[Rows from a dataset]
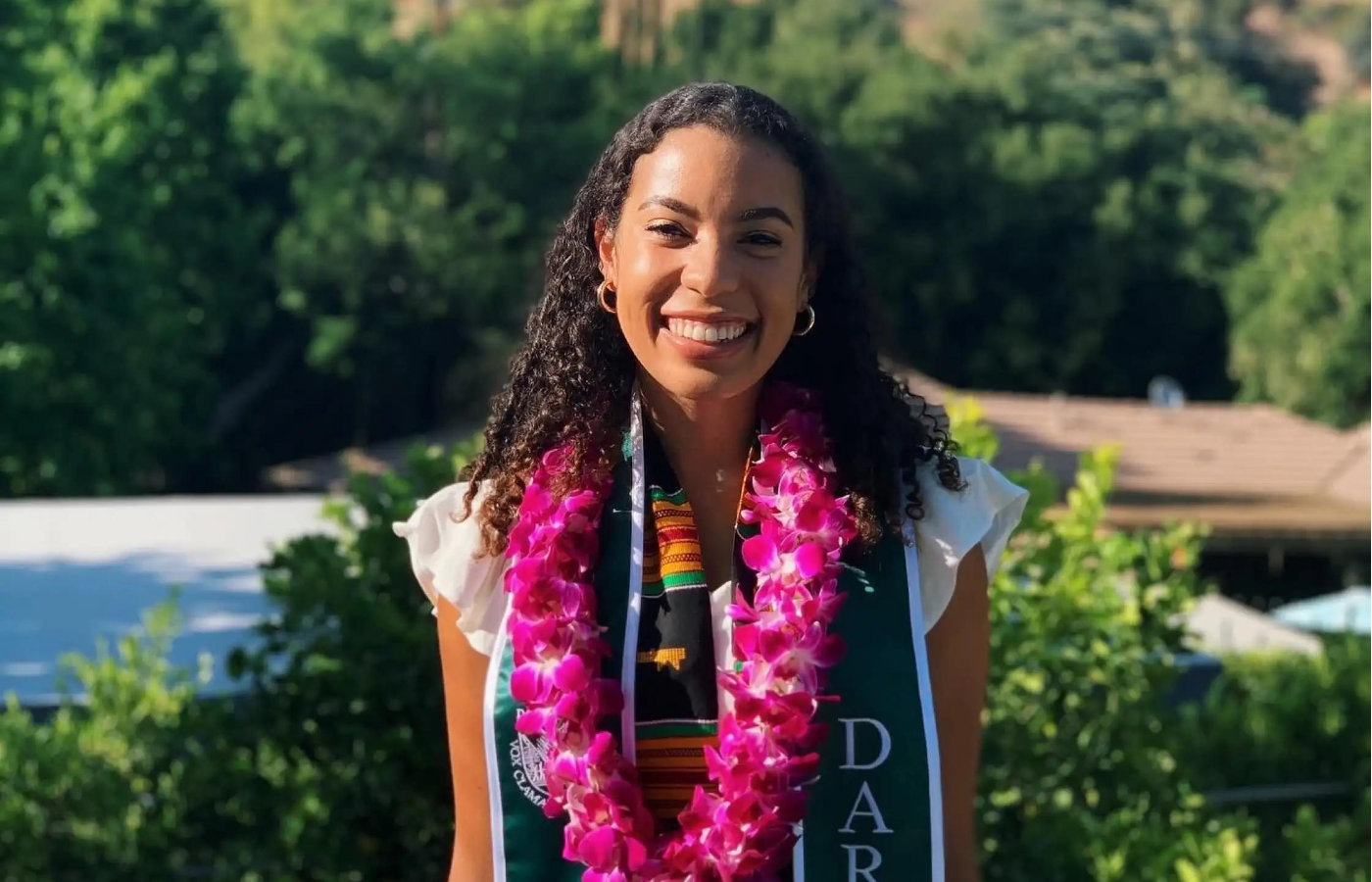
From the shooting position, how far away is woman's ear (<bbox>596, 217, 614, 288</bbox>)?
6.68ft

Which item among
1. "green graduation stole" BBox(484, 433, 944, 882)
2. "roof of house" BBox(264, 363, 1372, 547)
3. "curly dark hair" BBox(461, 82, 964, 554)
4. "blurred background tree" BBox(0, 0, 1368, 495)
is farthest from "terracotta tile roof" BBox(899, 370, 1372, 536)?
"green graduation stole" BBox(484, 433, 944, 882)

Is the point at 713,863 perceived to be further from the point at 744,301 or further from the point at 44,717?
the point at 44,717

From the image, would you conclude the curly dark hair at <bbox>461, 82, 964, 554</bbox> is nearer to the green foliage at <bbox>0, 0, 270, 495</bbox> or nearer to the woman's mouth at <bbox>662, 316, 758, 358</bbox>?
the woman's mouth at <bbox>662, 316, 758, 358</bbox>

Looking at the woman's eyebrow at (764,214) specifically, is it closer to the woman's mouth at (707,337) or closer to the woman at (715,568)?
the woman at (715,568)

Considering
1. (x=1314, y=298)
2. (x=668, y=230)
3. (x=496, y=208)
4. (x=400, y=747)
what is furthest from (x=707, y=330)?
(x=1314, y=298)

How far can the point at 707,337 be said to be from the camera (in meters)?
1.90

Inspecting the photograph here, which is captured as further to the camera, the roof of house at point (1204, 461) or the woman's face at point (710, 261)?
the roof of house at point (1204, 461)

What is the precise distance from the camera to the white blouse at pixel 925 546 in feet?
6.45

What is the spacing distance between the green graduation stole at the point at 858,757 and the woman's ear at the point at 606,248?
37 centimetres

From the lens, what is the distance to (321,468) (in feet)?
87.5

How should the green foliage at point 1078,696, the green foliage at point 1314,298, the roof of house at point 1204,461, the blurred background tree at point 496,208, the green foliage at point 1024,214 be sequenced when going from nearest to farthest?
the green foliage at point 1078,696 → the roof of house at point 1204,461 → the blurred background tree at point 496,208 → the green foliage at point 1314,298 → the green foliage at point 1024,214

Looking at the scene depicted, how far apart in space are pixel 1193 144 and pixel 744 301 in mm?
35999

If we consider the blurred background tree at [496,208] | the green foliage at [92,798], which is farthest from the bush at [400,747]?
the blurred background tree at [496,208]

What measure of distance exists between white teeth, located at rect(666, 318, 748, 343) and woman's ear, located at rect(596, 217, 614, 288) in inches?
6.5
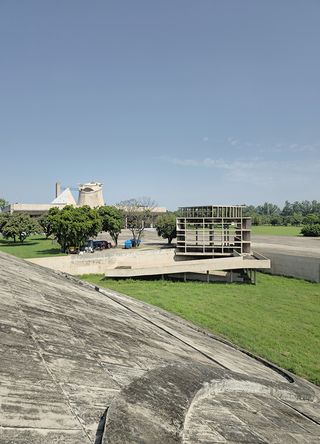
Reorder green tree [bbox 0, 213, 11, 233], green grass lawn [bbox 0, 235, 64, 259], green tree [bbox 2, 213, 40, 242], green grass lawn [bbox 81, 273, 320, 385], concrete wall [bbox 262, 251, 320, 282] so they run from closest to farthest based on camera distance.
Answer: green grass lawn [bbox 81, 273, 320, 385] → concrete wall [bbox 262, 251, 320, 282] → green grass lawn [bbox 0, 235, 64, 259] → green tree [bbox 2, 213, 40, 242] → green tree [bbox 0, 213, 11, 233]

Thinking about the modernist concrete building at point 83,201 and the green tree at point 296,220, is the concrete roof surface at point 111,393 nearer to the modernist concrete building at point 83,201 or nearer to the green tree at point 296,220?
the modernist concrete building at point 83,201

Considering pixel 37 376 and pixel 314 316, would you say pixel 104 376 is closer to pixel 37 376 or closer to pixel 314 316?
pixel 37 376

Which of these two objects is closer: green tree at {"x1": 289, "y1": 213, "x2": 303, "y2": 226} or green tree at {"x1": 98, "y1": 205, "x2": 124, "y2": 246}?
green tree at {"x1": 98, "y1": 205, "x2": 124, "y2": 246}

— GIVEN TASK —
Transcribe the records above exactly, leaving out every picture.

— WORKED SOLUTION —
From the shooting position, how far away is woman's ear (<bbox>596, 217, 614, 288</bbox>)?
6.68ft

Which item among
1. "green graduation stole" BBox(484, 433, 944, 882)
2. "roof of house" BBox(264, 363, 1372, 547)
3. "curly dark hair" BBox(461, 82, 964, 554)
4. "blurred background tree" BBox(0, 0, 1368, 495)
is farthest from "terracotta tile roof" BBox(899, 370, 1372, 536)?
"green graduation stole" BBox(484, 433, 944, 882)

Is the point at 713,863 perceived to be further from the point at 744,301 or further from the point at 44,717?
the point at 44,717

From the image, would you conclude the curly dark hair at <bbox>461, 82, 964, 554</bbox> is nearer to the green foliage at <bbox>0, 0, 270, 495</bbox> or nearer to the woman's mouth at <bbox>662, 316, 758, 358</bbox>?
the woman's mouth at <bbox>662, 316, 758, 358</bbox>

Looking at the woman's eyebrow at (764,214) specifically, is it closer to the woman's mouth at (707,337) or closer to the woman at (715,568)?
the woman at (715,568)

Considering
1. (x=1314, y=298)
2. (x=668, y=230)
3. (x=496, y=208)
4. (x=400, y=747)
what is furthest from (x=707, y=330)?
(x=1314, y=298)

How far can the point at 707,337 be said to be from the camera (in meters)?
1.90

Inspecting the photograph here, which is captured as further to the camera, the roof of house at point (1204, 461) or the woman's face at point (710, 261)?
the roof of house at point (1204, 461)

What is the precise distance from the camera to the white blouse at pixel 925 546 in feet?
6.45

What is the spacing distance between the green graduation stole at the point at 858,757 and the woman's ear at the point at 606,248?
37 centimetres

From the lens, what is the distance to (321,468) (in feet)?
87.5

How should the green foliage at point 1078,696, the green foliage at point 1314,298, the roof of house at point 1204,461, the blurred background tree at point 496,208, the green foliage at point 1024,214 be sequenced when going from nearest to farthest?
the green foliage at point 1078,696 → the roof of house at point 1204,461 → the blurred background tree at point 496,208 → the green foliage at point 1314,298 → the green foliage at point 1024,214

Looking at the scene depicted, how far apart in space are pixel 1193 144 and pixel 744 301 in mm?
35999

If we consider the blurred background tree at [496,208] | the green foliage at [92,798], which is farthest from the bush at [400,747]?
the blurred background tree at [496,208]

What measure of distance exists between white teeth, located at rect(666, 318, 748, 343) and woman's ear, located at rect(596, 217, 614, 288) in inches?
6.5
Reorder green tree [bbox 0, 213, 11, 233], green grass lawn [bbox 0, 235, 64, 259], green tree [bbox 2, 213, 40, 242], green grass lawn [bbox 81, 273, 320, 385], concrete wall [bbox 262, 251, 320, 282] so they run from closest to farthest based on camera distance.
Answer: green grass lawn [bbox 81, 273, 320, 385] → concrete wall [bbox 262, 251, 320, 282] → green grass lawn [bbox 0, 235, 64, 259] → green tree [bbox 2, 213, 40, 242] → green tree [bbox 0, 213, 11, 233]

Thinking about the modernist concrete building at point 83,201 and the green tree at point 296,220, is the concrete roof surface at point 111,393 nearer to the modernist concrete building at point 83,201 or nearer to the green tree at point 296,220?
the modernist concrete building at point 83,201

Considering pixel 37 376 and pixel 314 316, would you say pixel 104 376 is closer to pixel 37 376 or closer to pixel 314 316?
pixel 37 376

Which of these two objects is closer: green tree at {"x1": 289, "y1": 213, "x2": 303, "y2": 226} or green tree at {"x1": 98, "y1": 205, "x2": 124, "y2": 246}?
green tree at {"x1": 98, "y1": 205, "x2": 124, "y2": 246}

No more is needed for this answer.